リボツナ2 | ナノ



5.




ジョットとリボーンの本気を察した各人が身の危険を感じてどうにか逃げ切った頃には、すっかり日も暮れてしまっていた。
それでも翌日は教鞭に立たなければならない身ゆえに、気を使って翌日でもと言ってくれた2人にそれは出来ないことを説明するとやっと事情聴取へと相成った。

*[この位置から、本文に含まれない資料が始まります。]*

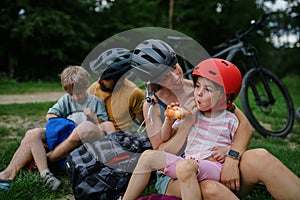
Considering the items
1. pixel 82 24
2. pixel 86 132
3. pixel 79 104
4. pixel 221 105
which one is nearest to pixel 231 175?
pixel 221 105

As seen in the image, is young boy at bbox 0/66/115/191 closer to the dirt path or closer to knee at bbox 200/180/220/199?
knee at bbox 200/180/220/199

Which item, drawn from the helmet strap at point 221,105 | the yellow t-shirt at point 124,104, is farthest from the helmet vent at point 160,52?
the yellow t-shirt at point 124,104

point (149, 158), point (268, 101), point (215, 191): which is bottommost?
point (268, 101)

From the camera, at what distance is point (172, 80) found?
2021 millimetres

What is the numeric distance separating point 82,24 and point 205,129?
9626 millimetres

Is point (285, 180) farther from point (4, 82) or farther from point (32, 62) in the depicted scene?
point (32, 62)

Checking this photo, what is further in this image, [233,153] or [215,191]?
[233,153]

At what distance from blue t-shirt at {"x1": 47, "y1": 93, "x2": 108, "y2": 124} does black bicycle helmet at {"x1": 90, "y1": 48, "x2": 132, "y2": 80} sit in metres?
0.20

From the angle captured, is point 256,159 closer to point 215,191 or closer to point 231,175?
point 231,175

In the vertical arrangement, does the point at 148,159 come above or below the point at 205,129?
below

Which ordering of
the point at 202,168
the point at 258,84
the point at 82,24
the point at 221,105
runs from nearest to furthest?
the point at 202,168 → the point at 221,105 → the point at 258,84 → the point at 82,24

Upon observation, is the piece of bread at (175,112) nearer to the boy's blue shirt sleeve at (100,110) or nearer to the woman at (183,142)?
the woman at (183,142)

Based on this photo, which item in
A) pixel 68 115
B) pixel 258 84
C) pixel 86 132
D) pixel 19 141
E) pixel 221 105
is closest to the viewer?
pixel 221 105

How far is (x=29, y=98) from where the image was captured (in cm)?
683
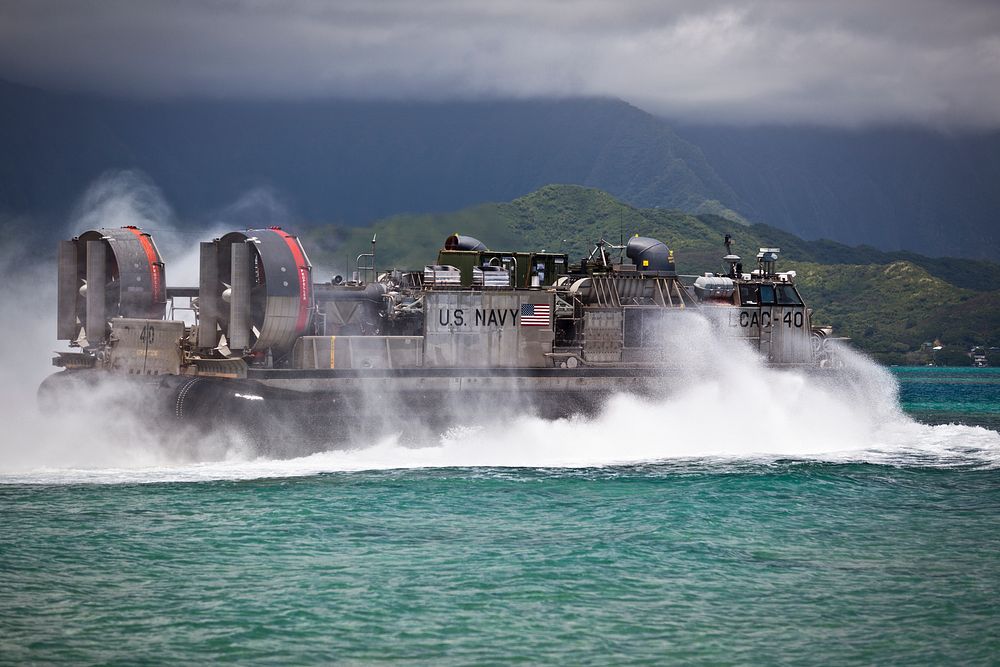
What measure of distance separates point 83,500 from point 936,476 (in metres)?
20.4

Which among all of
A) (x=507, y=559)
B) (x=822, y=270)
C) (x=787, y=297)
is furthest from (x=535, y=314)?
(x=822, y=270)

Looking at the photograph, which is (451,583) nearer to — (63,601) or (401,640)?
(401,640)

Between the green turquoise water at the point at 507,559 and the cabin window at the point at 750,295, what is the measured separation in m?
5.67

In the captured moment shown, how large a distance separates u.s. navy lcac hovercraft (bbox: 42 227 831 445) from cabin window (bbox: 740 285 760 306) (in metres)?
0.04

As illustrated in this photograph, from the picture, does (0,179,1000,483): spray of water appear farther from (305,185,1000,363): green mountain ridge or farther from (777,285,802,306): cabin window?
(305,185,1000,363): green mountain ridge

机と椅子以外ない部屋はガランとしていて、よく刑事ドラマなどに出てくるそれと似ている。けれどそれよりはやや広めの室内をキョロキョロと見まわしていると、ツナと声を掛けられて温かい何かを手渡された。

「カフェオレ…」

「前にウチのコーヒーは旨いぞと言ったら飲んでみたいと言ってただろ。」

「あ、りがとう…ございます。」

よくそんなことまで覚えていたものだ。気はつくし、格好いいし、きっとモテるんだろうなと思い浮かんだ自分のセリフに瞬間顔を赤らめた。
それを見られないようにと俯いていると、リボーンの横からムスッとした声が掛る。

「オレの分はどうした。」

「てめぇの分はねぇぞ。その内Gが持ってくるだろ。」

「それはそうだな。」

そのやりとりを聞いている内に何故か胸がムカムカとしはじめる。カフェオレの匂いは変わらないのにどうしてだろう。
同じ職場で一緒に仕事をすれば互いのことを知るとはなしに分かるようになるのは当然のことだ。なのにリボーンがジョットのことをよく知っていることに胸がざわつく。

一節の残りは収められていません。